Donations - should they be paid personally or by your Limited Company?
I've already written about the tax efficiency of making donations here. But I wanted to expand on this for those who have their own limited company.
When you have a company you have the choice of whether to make your donations personally or through your Company. But which is the most tax efficient?
Gift aid relief
Registered charities can claim Gift Relief on donations that you make to them personally, provided you are a taxpayer. But note that gift aid is only applicable to individuals. Donations made by Companies are not eligible for Gift Aid. So, a director can use Gift Aid, but not their Company. Read my previous article to see how the Gift Aid scheme works.
Individual's Tax Saving Tip :- If you pay tax at 40% or 45% you can claim extra tax relief on top of the basic relief automatically given at source. Therefore donations that cost you just £60 (£55) if you’re a 40% (45%) tax payer will result in £100 of donations to the charity (you pay £80 to the charity, the charity claims £20 Gift Aid (making £100) and you claim additional tax relief of £20 for being a 40% tax payer (£25 if you're a 45% taxpayer).
There’s nothing to stop your company making donations to charity. The downside is that Gift Aid won’t apply, meaning you'll need to donate more money for the charity to no worse off compared to if you made donations as an individual. So, at first sight, it might seem that personal donations are the better option. However, there’s more to it than that.
Corporation tax relief
Companies get tax relief in the form of a credit against their corporation tax bill. For example, if your company pays corporation tax at 20% and donates £1,250, its tax bill is reduced by £250 for donations of £1,250 (£1,250 x 20%). The net cost to the Company is therefore only £1,000. Just remember to adjust the donations for the lack of Gift Aid. Therefore Company donations should be 25% greater than a individual's if you want the charity to end up with the same amount.

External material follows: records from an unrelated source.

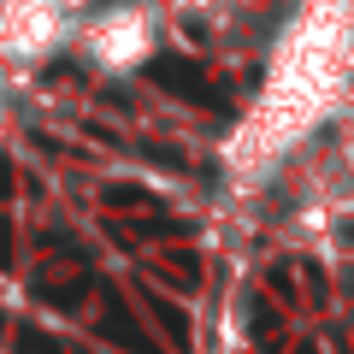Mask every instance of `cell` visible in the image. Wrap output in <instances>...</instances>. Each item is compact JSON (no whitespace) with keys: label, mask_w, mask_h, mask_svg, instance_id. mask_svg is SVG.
I'll return each mask as SVG.
<instances>
[{"label":"cell","mask_w":354,"mask_h":354,"mask_svg":"<svg viewBox=\"0 0 354 354\" xmlns=\"http://www.w3.org/2000/svg\"><path fill=\"white\" fill-rule=\"evenodd\" d=\"M88 53L106 71H130V65H142L153 53V24L142 12H106L88 24Z\"/></svg>","instance_id":"obj_2"},{"label":"cell","mask_w":354,"mask_h":354,"mask_svg":"<svg viewBox=\"0 0 354 354\" xmlns=\"http://www.w3.org/2000/svg\"><path fill=\"white\" fill-rule=\"evenodd\" d=\"M65 36V0H0V48L6 53H48Z\"/></svg>","instance_id":"obj_1"}]
</instances>
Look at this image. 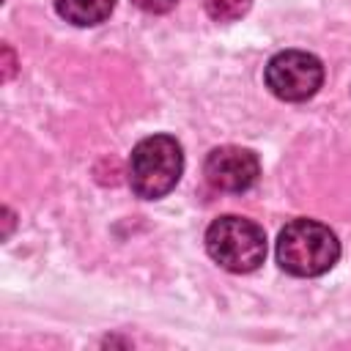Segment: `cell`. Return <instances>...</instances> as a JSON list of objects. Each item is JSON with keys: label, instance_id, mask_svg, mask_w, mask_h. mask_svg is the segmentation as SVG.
Segmentation results:
<instances>
[{"label": "cell", "instance_id": "52a82bcc", "mask_svg": "<svg viewBox=\"0 0 351 351\" xmlns=\"http://www.w3.org/2000/svg\"><path fill=\"white\" fill-rule=\"evenodd\" d=\"M203 5L214 22H236L250 11L252 0H203Z\"/></svg>", "mask_w": 351, "mask_h": 351}, {"label": "cell", "instance_id": "3957f363", "mask_svg": "<svg viewBox=\"0 0 351 351\" xmlns=\"http://www.w3.org/2000/svg\"><path fill=\"white\" fill-rule=\"evenodd\" d=\"M206 250L214 263L233 274L255 271L266 258V233L258 222L225 214L206 230Z\"/></svg>", "mask_w": 351, "mask_h": 351}, {"label": "cell", "instance_id": "8992f818", "mask_svg": "<svg viewBox=\"0 0 351 351\" xmlns=\"http://www.w3.org/2000/svg\"><path fill=\"white\" fill-rule=\"evenodd\" d=\"M115 8V0H55V11L77 25V27H90L104 22Z\"/></svg>", "mask_w": 351, "mask_h": 351}, {"label": "cell", "instance_id": "6da1fadb", "mask_svg": "<svg viewBox=\"0 0 351 351\" xmlns=\"http://www.w3.org/2000/svg\"><path fill=\"white\" fill-rule=\"evenodd\" d=\"M337 258L340 241L318 219H291L277 236V263L293 277H318Z\"/></svg>", "mask_w": 351, "mask_h": 351}, {"label": "cell", "instance_id": "7a4b0ae2", "mask_svg": "<svg viewBox=\"0 0 351 351\" xmlns=\"http://www.w3.org/2000/svg\"><path fill=\"white\" fill-rule=\"evenodd\" d=\"M184 173V154L176 137L151 134L132 148L129 186L143 200H159L176 189Z\"/></svg>", "mask_w": 351, "mask_h": 351}, {"label": "cell", "instance_id": "5b68a950", "mask_svg": "<svg viewBox=\"0 0 351 351\" xmlns=\"http://www.w3.org/2000/svg\"><path fill=\"white\" fill-rule=\"evenodd\" d=\"M206 178L214 189L222 192H247L258 176L261 162L250 148L241 145H219L206 156Z\"/></svg>", "mask_w": 351, "mask_h": 351}, {"label": "cell", "instance_id": "ba28073f", "mask_svg": "<svg viewBox=\"0 0 351 351\" xmlns=\"http://www.w3.org/2000/svg\"><path fill=\"white\" fill-rule=\"evenodd\" d=\"M137 8H143V11H148V14H165V11H170L178 0H132Z\"/></svg>", "mask_w": 351, "mask_h": 351}, {"label": "cell", "instance_id": "277c9868", "mask_svg": "<svg viewBox=\"0 0 351 351\" xmlns=\"http://www.w3.org/2000/svg\"><path fill=\"white\" fill-rule=\"evenodd\" d=\"M266 88L282 101H304L324 85V63L304 49L277 52L266 63Z\"/></svg>", "mask_w": 351, "mask_h": 351}]
</instances>
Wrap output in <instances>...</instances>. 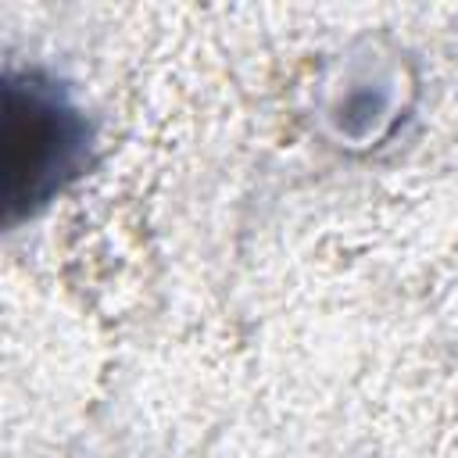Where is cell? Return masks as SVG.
I'll use <instances>...</instances> for the list:
<instances>
[{"label":"cell","instance_id":"6da1fadb","mask_svg":"<svg viewBox=\"0 0 458 458\" xmlns=\"http://www.w3.org/2000/svg\"><path fill=\"white\" fill-rule=\"evenodd\" d=\"M93 161V122L75 93L43 68L4 75V222L18 225L75 186Z\"/></svg>","mask_w":458,"mask_h":458}]
</instances>
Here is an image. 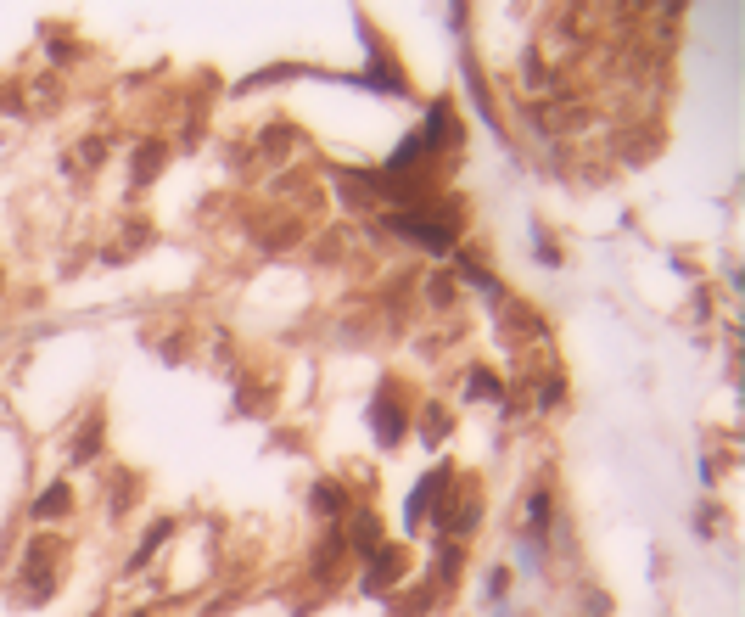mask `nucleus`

Warning. If your Company doesn’t have a Corporation Tax bill for the year in which a donation is made, it can’t claim a tax credit - although read my article on how you can get round this.
Company or personal?
A personal donation comes out of your taxed income.
Let's say you use your Company to pay a salary up to the PAYE threshold and you pay the balance of your income using dividends. Assuming that your dividends don't take you over the higher rate threshold for personal tax then it makes no difference whether you make donations personally or using your Company.
Example 1:- Assuming the circumstances above: your Company makes donations of £1,250. It will receive £250 corporation tax relief on this, making a net cost to you/your Company of £1,000. To achieve the same donation for the charity by paying personally as an individual you would need to take a dividend of £1,000 from the Company, pay that to the Charity, on which it would receive a Gift Aid uplift of £250, making total donations of £1,250. Both methods result in a cost to you/your Company of £1,000.
But what if you pay higher rate tax on your dividends?:-
Example 2:- The situation works out slightly differently if you pay higher rate tax on your dividends. In such circumstances, in order to get £1,000 in your hands the company will need to pay a dividend of £1,333.33, an additional cost to the Company of £83.33. It gets worse - you will personally pay £52.25 more tax on the additional dividend than you get back in tax relief on the donation. That makes a total additional cost of £135.58 by paying donations personally compared to paying it through your Limited Company on donations of £1,000.
And what happens if you pay a salary rather than dividends?:-
Example 3:- If you pay yourself with salary through the Company, then, depending on how much you pay, you and your company will pay NI at a combined income of 25.8% (12% for you and 13.8% for your company). As a result of this, even if you're a basic rate taxpayer, once you've added NIC to the calculations the advantage of gift aid is outweighed by the NI bill. Therefore, on a gift of £1,000 a company donation could save you £100 compared with one made under gift aid. Therefore, in this situation, it is also more beneficial to pay donations through the Company.
So is there a general rule you should follow in order to guide you when deciding whether to pay donations using the Company? I think there is, which is always pay donations through your Limited Company because it is going to be as or more tax-efficient to do so, unless the Company does not pay Corporation Tax.